L’exposition « Dimanche sans fin » célèbre les 15 ans du Centre Pompidou-Metz. Elle présente une exceptionnelle symbiose entre l’artiste Maurizio Cattelan et une vaste collection de la maison mère de Paris.

« L.O.V.E. », sculpture iconique de Maurizio Cattelan, accueille le public dans le forum du musée. (Photo : Nuno Luca da Costa)
C’était il y a quinze ans, en mai 2010, le public se pressait pour admirer un pur joyau architectural de Shigeru Ban et Jean de Gastines. Son exposition inaugurale « Chefs d’œuvres » exposait pas moins de 780 œuvres émanant des plus grands noms du monde de l’art comme les inévitables Picasso et Matisse, auxquels s’ajoutaient d’autres mastodontes. La volonté de décentraliser l’offre culturelle était en cours pour devenir aujourd’hui un fait accompli pour toute une région qui va bien au-delà de la Lorraine.
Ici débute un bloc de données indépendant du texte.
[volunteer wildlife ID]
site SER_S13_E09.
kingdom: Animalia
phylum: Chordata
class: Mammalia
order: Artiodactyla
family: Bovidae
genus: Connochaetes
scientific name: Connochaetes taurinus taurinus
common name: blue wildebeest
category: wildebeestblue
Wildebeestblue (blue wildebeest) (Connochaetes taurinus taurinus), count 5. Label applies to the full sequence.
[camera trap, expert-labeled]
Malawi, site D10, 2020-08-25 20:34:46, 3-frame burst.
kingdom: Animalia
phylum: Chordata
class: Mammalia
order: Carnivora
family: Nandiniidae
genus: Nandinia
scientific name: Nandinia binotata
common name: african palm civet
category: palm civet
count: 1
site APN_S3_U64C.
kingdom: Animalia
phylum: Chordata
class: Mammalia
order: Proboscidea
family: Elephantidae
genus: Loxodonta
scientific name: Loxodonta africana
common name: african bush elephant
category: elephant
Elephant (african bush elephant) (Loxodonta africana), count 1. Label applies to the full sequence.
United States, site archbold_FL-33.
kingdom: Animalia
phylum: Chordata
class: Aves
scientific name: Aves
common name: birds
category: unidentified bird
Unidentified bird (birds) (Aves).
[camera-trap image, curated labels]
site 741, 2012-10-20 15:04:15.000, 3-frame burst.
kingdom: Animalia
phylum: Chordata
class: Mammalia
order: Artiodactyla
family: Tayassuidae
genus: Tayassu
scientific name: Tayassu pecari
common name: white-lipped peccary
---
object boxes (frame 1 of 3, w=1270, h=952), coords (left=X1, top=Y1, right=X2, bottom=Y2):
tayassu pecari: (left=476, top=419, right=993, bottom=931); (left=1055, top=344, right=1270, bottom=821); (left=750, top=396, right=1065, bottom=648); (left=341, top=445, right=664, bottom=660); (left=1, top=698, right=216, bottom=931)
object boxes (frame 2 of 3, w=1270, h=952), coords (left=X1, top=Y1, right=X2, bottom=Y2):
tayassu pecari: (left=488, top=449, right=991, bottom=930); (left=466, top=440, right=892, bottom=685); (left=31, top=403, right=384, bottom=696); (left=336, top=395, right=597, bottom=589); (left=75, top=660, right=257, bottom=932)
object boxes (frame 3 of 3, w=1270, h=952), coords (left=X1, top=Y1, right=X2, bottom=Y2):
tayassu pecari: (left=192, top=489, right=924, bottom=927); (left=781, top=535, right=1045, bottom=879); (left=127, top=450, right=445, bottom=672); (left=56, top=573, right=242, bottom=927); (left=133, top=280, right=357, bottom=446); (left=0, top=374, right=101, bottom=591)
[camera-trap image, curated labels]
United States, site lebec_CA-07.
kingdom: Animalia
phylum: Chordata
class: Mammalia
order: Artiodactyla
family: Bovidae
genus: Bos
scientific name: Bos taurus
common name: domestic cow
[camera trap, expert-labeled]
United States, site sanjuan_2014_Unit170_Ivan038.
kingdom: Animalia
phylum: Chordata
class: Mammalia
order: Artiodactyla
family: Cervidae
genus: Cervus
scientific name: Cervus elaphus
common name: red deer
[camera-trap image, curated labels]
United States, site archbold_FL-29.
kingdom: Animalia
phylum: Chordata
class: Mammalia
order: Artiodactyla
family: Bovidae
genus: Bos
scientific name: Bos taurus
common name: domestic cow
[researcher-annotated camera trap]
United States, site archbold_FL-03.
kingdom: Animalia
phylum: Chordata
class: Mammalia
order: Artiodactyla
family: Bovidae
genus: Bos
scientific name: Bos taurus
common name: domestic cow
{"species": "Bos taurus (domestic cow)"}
Plus de cinq millions de visiteurs plus tard, la bâtisse arborant un chapiteau aux allures d’un chapeau chinois accueille pas moins de 400 créations du Centre Pompidou de Paris Beaubourg, en travaux de rénovation jusqu’en 2030. Un quinzième anniversaire se fêtant comme il se doit, les œuvres exposées ont l’originalité d’être parrainées par l’improbable Maurizio Cattelan, artiste italien réputé provocateur et en même temps engagé. Une quarantaine de créations de Cattelan entrent ainsi en dialogue avec les 400 préciosités importées de Paris.
Abécédaire de l’imaginaire
L’expo commence aux portes du musée dans le monumental forum, qui, au fil des années, s’est transformé en un espace d’exposition à part entière. Ce dernier accueille le public avec tous les honneurs, puisqu’un énorme doigt majeur se déploie devant eux, posé majestueusement sur un piédestal. Le public le prend, bien sûr, avec humour, d’autant plus qu’en se rapprochant de la sculpture, il se rend compte, qu’à l’origine, il s’agit d’une main dont quatre doigts ont été amputés, ne restant que celui du milieu, créant ainsi ce trompe-l’œil. S’agit-il finalement d’un doigt d’honneur ? Non pas envers ce qui l’entoure, mais au fascisme italien, puisque la main avec les doigts au complet, pourrait parfaitement représenter un salut fasciste ? La marque de fabrique de Maurizio Cattelan est d’emblée affichée.
En pensant à l’intitulé de l’expo « Dimanche sans fin », on pourrait l’associer au titre du film qui a bercé la petite enfance de certain·es, « L’Histoire sans fin », qui nous embarquait dans une expérience affabulatrice. Au Centre Pompidou lorrain, la visite se veut plutôt proche d’une expérience dominicale apaisée, à l’image de certains tableaux d’Auguste Renoir comme « Le Bal du Moulin de la Galette » ou encore « Le Déjeuner des canotiers », sans pour autant faire totale abstraction des maux de notre monde. Cette quête d’insouciance est pleinement assumée lorsque l’artiste se lamente : « Si seulement le dimanche ne ressemblait pas autant à la veille du lundi ! » On cherche ainsi à dévier de la frénésie quotidienne des sociétés de consommation ou alors à les pointer du doigt. Et plus qu’un dimanche sans fin, au vu du nombre exponentiel de créations à voir, on aspire plutôt à un long dimanche tranquille. Pour ce faire, Maurizio Cattelan et Chiari Parisi, directrice de l’institution et également commissaire de l’exposition, ont orchestré un narratif à travers un abécédaire où chaque lettre développe une pensée, une interrogation, une expérience vécue ou, entre autres, une dénonciation.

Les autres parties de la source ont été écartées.